Героиня повести Нюра не ждет, когда кто-то придет и что-то сделает. Она сама чинит, убирает, чистит, моет, лечит... Нюра из "Леса" как бы говорит о том, что добро в противовес злу - существует, что даже один в поле воин. Животные как показатель здоровой атмосферы и активного биологического равновесия, присутствуют вокруг Нюры в избытке - это обязательные коты, собаки - здесь собаку зовут то ли Чуча, то ли Сосиска, здесь голубю лечат ногу, а потом учат летать, соседка в энергетической подмышке высиживает чье-то брошенное яйцо, а в ванной плавает настоящий сом. Сома купили, не съели, покормили, выходили и выпустили опять в большую воду. На стенках комнаты много грибов, корней, она вся как природная пещерка, продуваемая сквозняками. И в эту пещерку еще для полноты картины помещается исчерпавший себя художник, который должен написать новую, талантливую работу для диплома. Это кажется смешно и унизительно, но тем не менее помощь он принимает, комнаткой пользуется, да еще и подсказки со стороны непрофессионалов слушает. И происходит чудо - он находит себя и пишет гениальную картину. Что тут сильнее действует - энергетика экологически чистых душ или экологическая встряска в зимнем Нюрином лесу? Скорее всего, и то, и другое.

Важный момент - природа питает не только тело, но и душу наполняет живой энергией творчества. Это не новая, давно известная истина, испокон веку писатели и художники бежали в природу от цивилизации, чтобы зачерпнуть живой воды вдохновения. Но как и чем черпать эту воду - никто не знает, а в повести механика зачерпывания прослежена от начала до конца, а ведь это механика сотворения чуда. Значит, Нюрка или по взрослому - Анна - современная волшебница? Одного Ларичева не поняла - кто и что питает саму волшебницу. Она выхаживает задохшегося сома в ванне и аналогично ему - заблудшего исписавшегося художника. А сама она откуда взялась? Она - из лесного дома в ласковом лесу, она его дочка. Она иначе не может, как приходить, выскребать грязь, облагораживать заброшенное, налаживать разломанное, топить, утеплять, настаивать травы - и, набираясь силы, - идти дальше жить в дымный город. На это было по-настоящему завидно... Но какая-то затылочная мысль тревожила Ларичеву, она никак не могла поймать ее... Может быть, она подсознаательно искала того же, что и заблудший художник? Хотя она не жаловалась на отсутствие материала. Наоборот, его было много. Если художник хотел писать, то Ларичева хотела НЕ писать, или НЕ хотела писать... Неужели она надеялась, что сможет по примеру Нюры возиться с кошками-собаками и сможет забыть печатную машинку? Когда ей даже собственные дети не помогли забыть это...

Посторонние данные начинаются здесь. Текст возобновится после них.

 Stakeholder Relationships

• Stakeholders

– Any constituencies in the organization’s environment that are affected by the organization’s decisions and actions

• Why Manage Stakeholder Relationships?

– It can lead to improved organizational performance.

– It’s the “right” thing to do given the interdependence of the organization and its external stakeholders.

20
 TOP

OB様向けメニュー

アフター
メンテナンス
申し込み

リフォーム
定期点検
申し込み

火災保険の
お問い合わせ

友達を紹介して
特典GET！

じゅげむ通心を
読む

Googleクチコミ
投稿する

Шок был даже в предмете. Писатель Радиолов говорил, что он не любит у начинающих читать про писательство: еще не умеют писать, а уже пишут, КАК они пишут. Здесь как раз было описание, как писать. Захватывающая штука! Тут Радиолов мог не давить авторитетом, технология творчества всегда была интересна Ларичевой.

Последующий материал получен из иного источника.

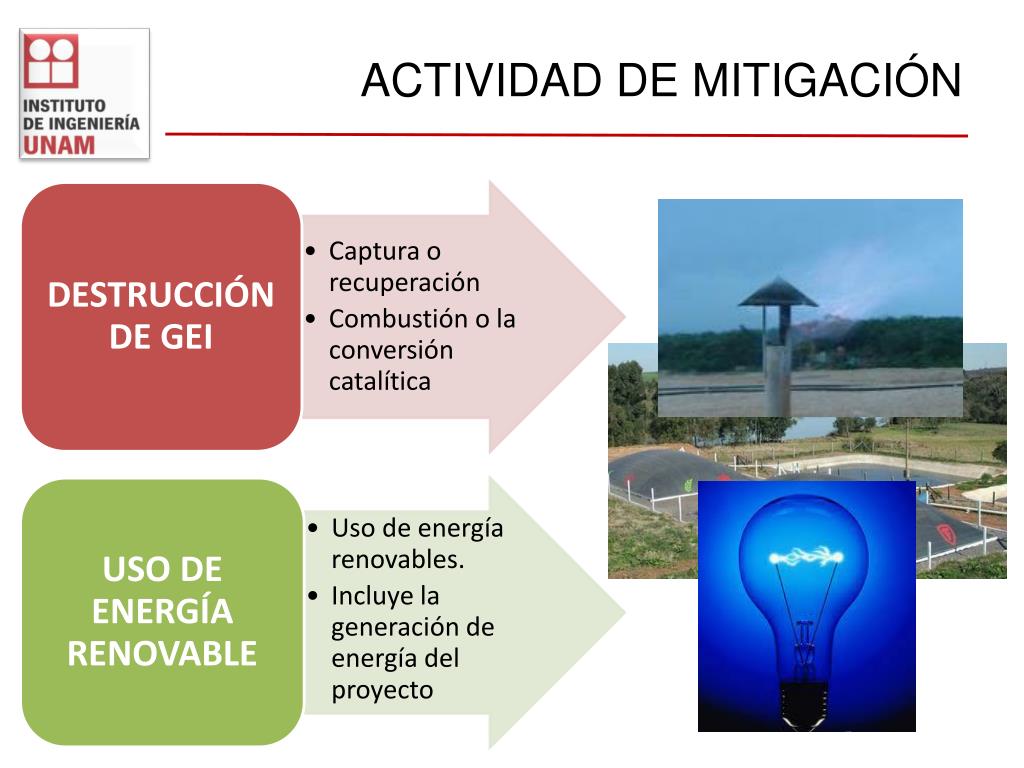 INSTITUTO DE INGENIERÍA UNAM

ACTIVIDAD DE MITIGACIÓN

DESTRUCCIÓN DE GEI

• Captura o recuperación
• Combustión o la conversión catalítica

USO DE ENERGÍA RENOVABLE

• Uso de energía renovables.
• Incluye la generación de energía del proyecto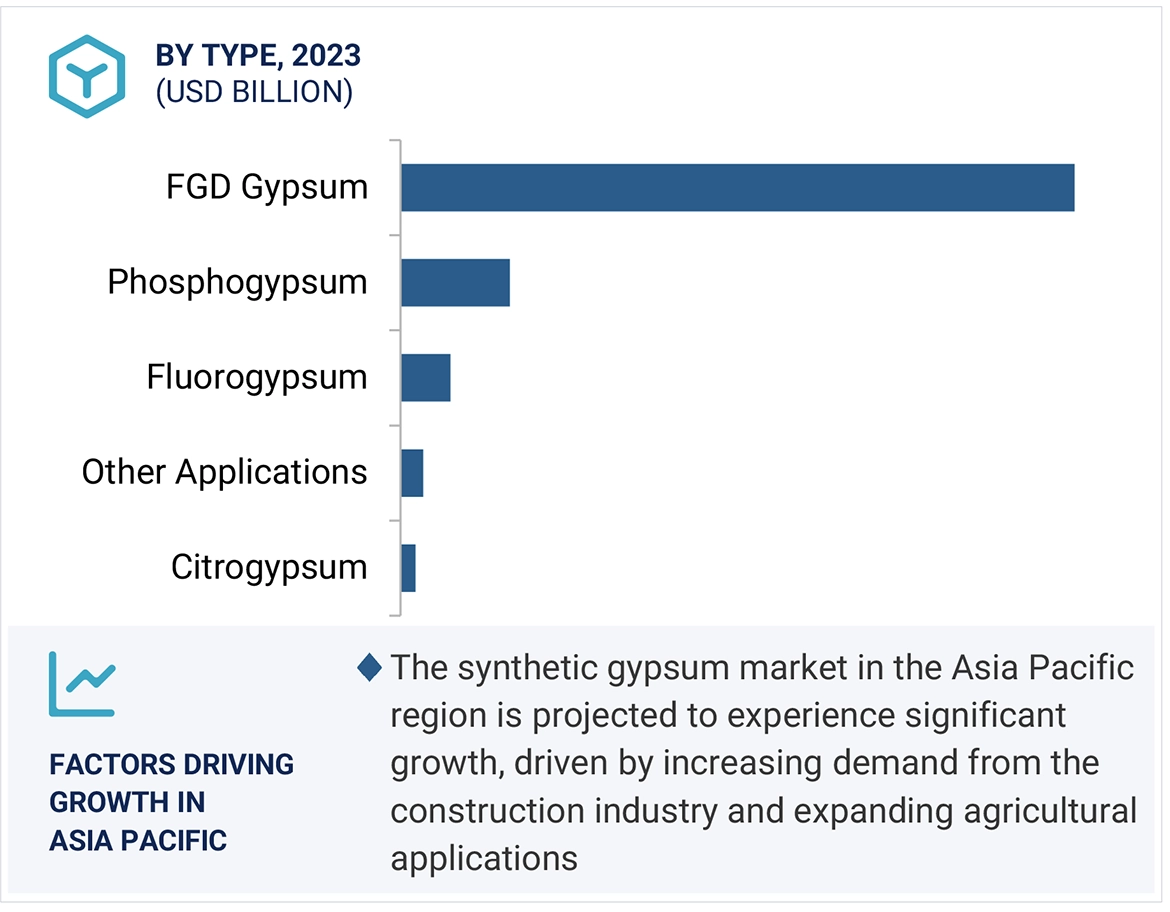 BY TYPE, 2023
(USD BILLION)

FGD Gypsum
Phosphogypsum
Fluorogypsum
Other Applications
Citrogypsum

FACTORS DRIVING GROWTH IN ASIA PACIFIC

The synthetic gypsum market in the Asia Pacific region is projected to experience significant growth, driven by increasing demand from the construction industry and expanding agricultural applications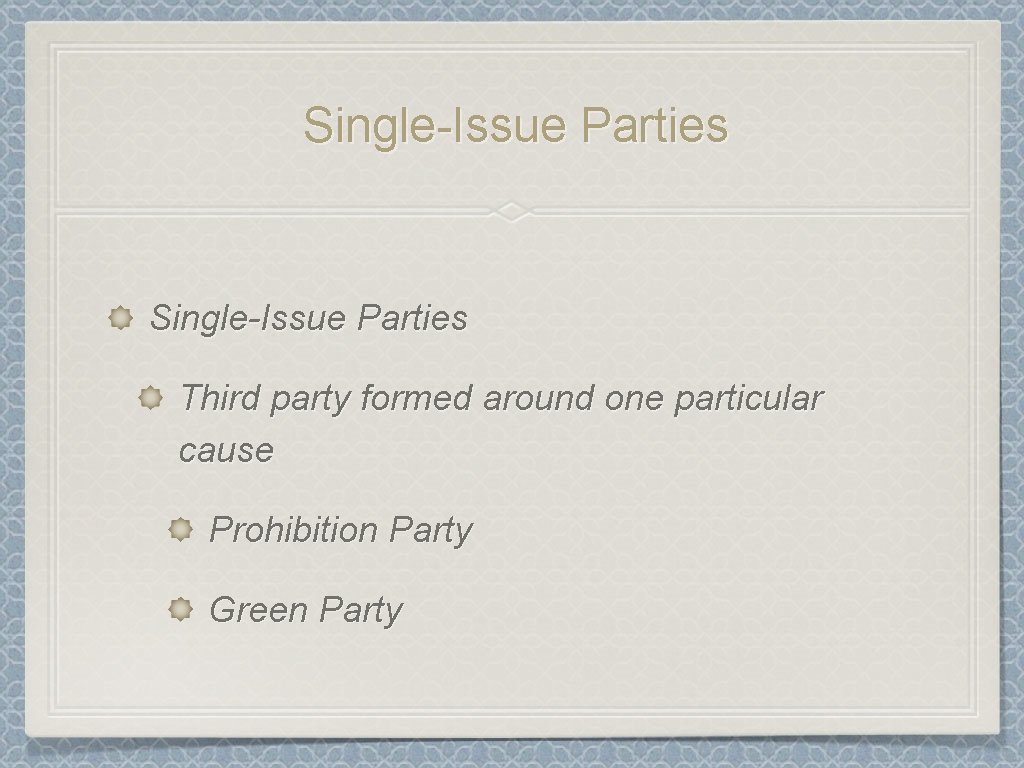 Single-Issue Parties

Single-Issue Parties

Third party formed around one particular cause

Prohibition Party

Green Party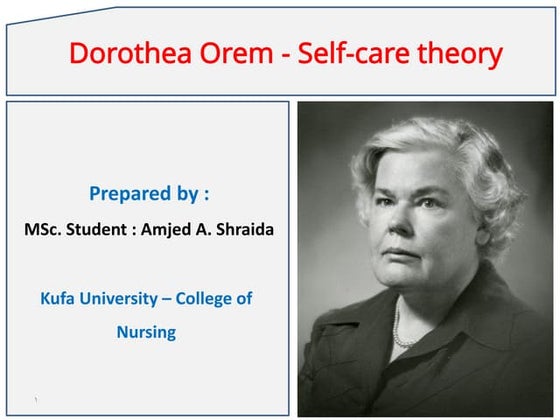 Dorothea Orem - Self-care theory

Prepared by :

MSc. Student : Amjed A. Shraida

Kufa University – College of Nursing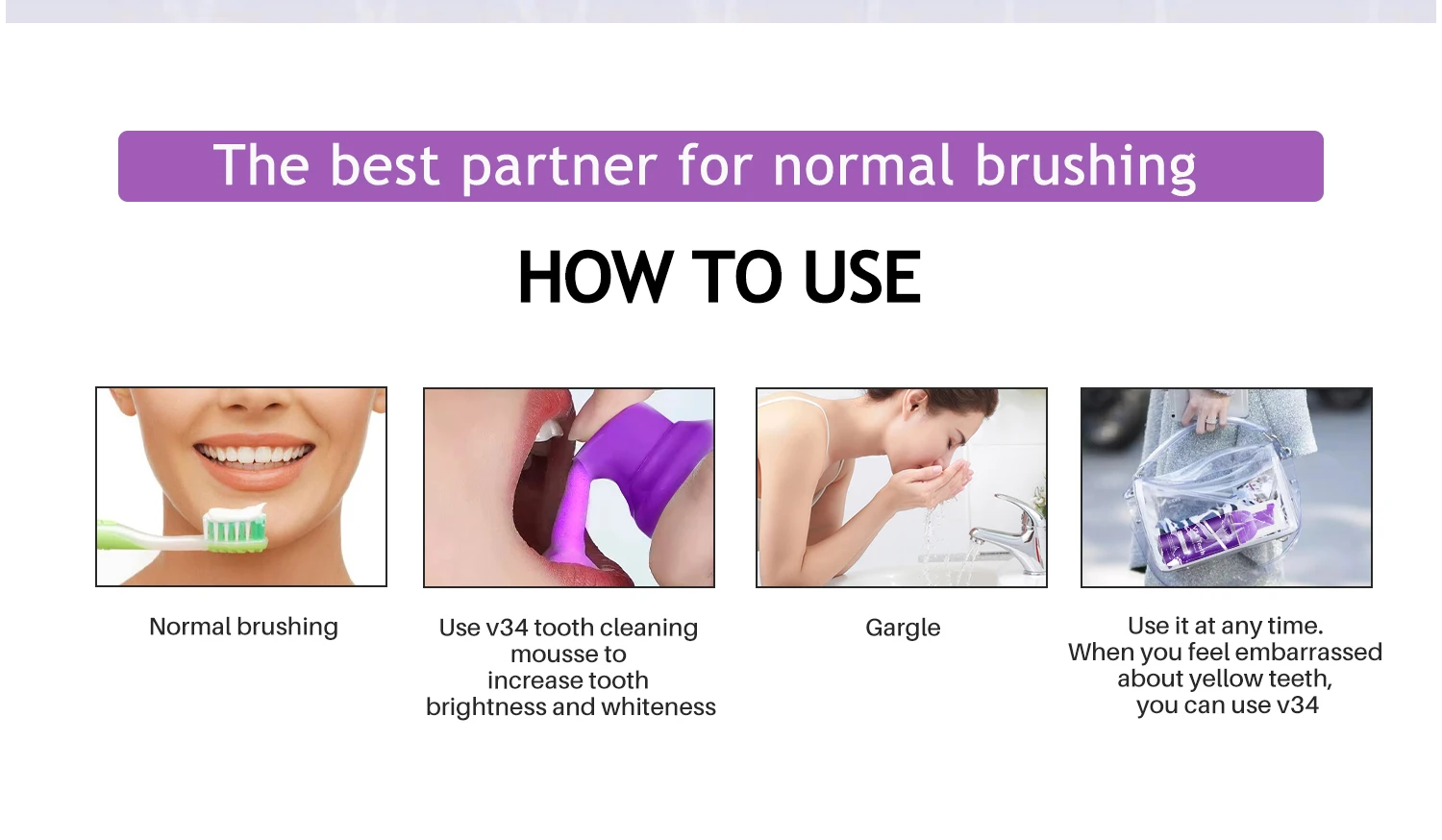 The best partner for normal brushing

HOW TO USE

Normal brushing

Use v34 tooth cleaning mousse to increase tooth brightness and whiteness

Gargle

Use it at any time. When you feel embarrassed about yellow teeth, you can use v34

Романа любовного не случилось - и это второй шок. Может, автору этого и хотелось, но на это не вывернуло. Оказались, видно, близко проблемы поважнее, чем любовный роман. Для челябинки! Но для Ларичевой, которая любила любовь во всех видах, это было подобно грабежу. Как так - нет любви, почему? Как можно без этого жить? Какой смысл? Да и кого тогда мужчине любить, если не спасительницу свою? А ей кого нежить, кроме найденыша свого - тут сразу вспоминались женщины на войне, знаменитый "Сорок первый". Нет, без любви очень страшно, непривычно.

Если ты творец, но зарядился от другого - то что, разве не самоценно произведение? Какая же разница, что было толчком! Оно же родилось, это ли не результат!

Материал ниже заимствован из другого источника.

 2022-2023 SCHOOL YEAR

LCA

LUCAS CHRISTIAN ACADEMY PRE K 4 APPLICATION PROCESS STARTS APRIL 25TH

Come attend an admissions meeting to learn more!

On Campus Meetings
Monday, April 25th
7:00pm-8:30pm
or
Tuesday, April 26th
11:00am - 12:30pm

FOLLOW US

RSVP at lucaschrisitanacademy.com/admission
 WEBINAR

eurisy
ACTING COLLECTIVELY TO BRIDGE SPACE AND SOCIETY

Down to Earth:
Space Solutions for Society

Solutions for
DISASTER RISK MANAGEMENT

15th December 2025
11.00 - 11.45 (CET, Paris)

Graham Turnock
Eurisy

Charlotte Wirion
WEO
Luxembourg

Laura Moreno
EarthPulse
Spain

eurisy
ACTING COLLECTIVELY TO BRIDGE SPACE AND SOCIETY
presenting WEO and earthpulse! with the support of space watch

Герой повести создал два шедевра от столкновения с Нюркой. Но его приятель просек, что тут есть влияние, "бабская постановочка", и не поверил в подлинность... У Нюрки это не последние шедевры. Дико, что художника мучает не то, как создать шедевр, а то, как его оценят. Он ошибся, бедняга - так же, как и Ларичева...

Творческие мыканья - это не ново. Ново не просто себя выразить, а дать выразиться другому. Себя понимать - куда ни шло, но понять другого - так, чтобы нацелить на шедевр - это для Нюрки главное. Ларичева не вспоминала никого из тех, кто ее понял или нет. Она вспомнила, что сама она такой ни для кого не была. Что значит закусить удила и других расталкивать локтями! И не видеть, не слышать, как рядом сдыхают такие же, как ты. Ладно, что ее не пожалели, не подхватили, как на болоте. А вот она-то чего думала? Она на кружке зачем громче всех орала? Затем, чтоб ее, именно ее обсуждали? А дело, оказывается, не в этом... Дело было в том, чтоб найти объединяющий момент, и в этой точке именно ее опусы оказались единственной косточкой , на которой можно попробовать свои зубки.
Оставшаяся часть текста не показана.